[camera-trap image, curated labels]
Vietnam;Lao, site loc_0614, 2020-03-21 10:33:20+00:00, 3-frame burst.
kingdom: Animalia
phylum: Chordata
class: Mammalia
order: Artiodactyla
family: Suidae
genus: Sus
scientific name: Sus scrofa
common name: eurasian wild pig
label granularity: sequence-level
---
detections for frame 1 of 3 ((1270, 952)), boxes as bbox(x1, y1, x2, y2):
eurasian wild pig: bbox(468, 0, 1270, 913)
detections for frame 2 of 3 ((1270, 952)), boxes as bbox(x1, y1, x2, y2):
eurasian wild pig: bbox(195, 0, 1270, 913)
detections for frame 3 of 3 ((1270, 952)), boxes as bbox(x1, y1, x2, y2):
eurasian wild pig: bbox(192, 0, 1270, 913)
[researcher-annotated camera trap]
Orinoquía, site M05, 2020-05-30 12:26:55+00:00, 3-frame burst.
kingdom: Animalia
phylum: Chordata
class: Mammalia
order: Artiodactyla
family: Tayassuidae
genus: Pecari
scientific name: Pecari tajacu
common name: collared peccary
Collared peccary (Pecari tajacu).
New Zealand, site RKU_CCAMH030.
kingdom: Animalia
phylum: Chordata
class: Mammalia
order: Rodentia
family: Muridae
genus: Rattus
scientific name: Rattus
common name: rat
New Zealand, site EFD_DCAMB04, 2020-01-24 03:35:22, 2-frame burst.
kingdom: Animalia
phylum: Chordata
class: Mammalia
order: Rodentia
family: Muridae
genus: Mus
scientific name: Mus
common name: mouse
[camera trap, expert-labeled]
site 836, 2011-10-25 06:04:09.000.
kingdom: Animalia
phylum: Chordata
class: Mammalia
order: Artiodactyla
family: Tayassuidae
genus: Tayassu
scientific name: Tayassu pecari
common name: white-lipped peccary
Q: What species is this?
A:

**********

- **HOW TO COMPLETE THIS TASK**
Keep every word the same. Retype all the material.

- **RESPONSE AREA**
[camera-trap image, curated labels]
Vietnam;Lao, site loc_0614, 2020-03-21 10:33:20+00:00, 3-frame burst.
kingdom: Animalia
phylum: Chordata
class: Mammalia
order: Artiodactyla
family: Suidae
genus: Sus
scientific name: Sus scrofa
common name: eurasian wild pig
label granularity: sequence-level
---
detections for frame 1 of 3 ((1270, 952)), boxes as bbox(x1, y1, x2, y2):
eurasian wild pig: bbox(468, 0, 1270, 913)
detections for frame 2 of 3 ((1270, 952)), boxes as bbox(x1, y1, x2, y2):
eurasian wild pig: bbox(195, 0, 1270, 913)
detections for frame 3 of 3 ((1270, 952)), boxes as bbox(x1, y1, x2, y2):
eurasian wild pig: bbox(192, 0, 1270, 913)
[researcher-annotated camera trap]
Orinoquía, site M05, 2020-05-30 12:26:55+00:00, 3-frame burst.
kingdom: Animalia
phylum: Chordata
class: Mammalia
order: Artiodactyla
family: Tayassuidae
genus: Pecari
scientific name: Pecari tajacu
common name: collared peccary
Collared peccary (Pecari tajacu).
New Zealand, site RKU_CCAMH030.
kingdom: Animalia
phylum: Chordata
class: Mammalia
order: Rodentia
family: Muridae
genus: Rattus
scientific name: Rattus
common name: rat
New Zealand, site EFD_DCAMB04, 2020-01-24 03:35:22, 2-frame burst.
kingdom: Animalia
phylum: Chordata
class: Mammalia
order: Rodentia
family: Muridae
genus: Mus
scientific name: Mus
common name: mouse
[camera trap, expert-labeled]
site 836, 2011-10-25 06:04:09.000.
kingdom: Animalia
phylum: Chordata
class: Mammalia
order: Artiodactyla
family: Tayassuidae
genus: Tayassu
scientific name: Tayassu pecari
common name: white-lipped peccary
Q: What species is this?
A:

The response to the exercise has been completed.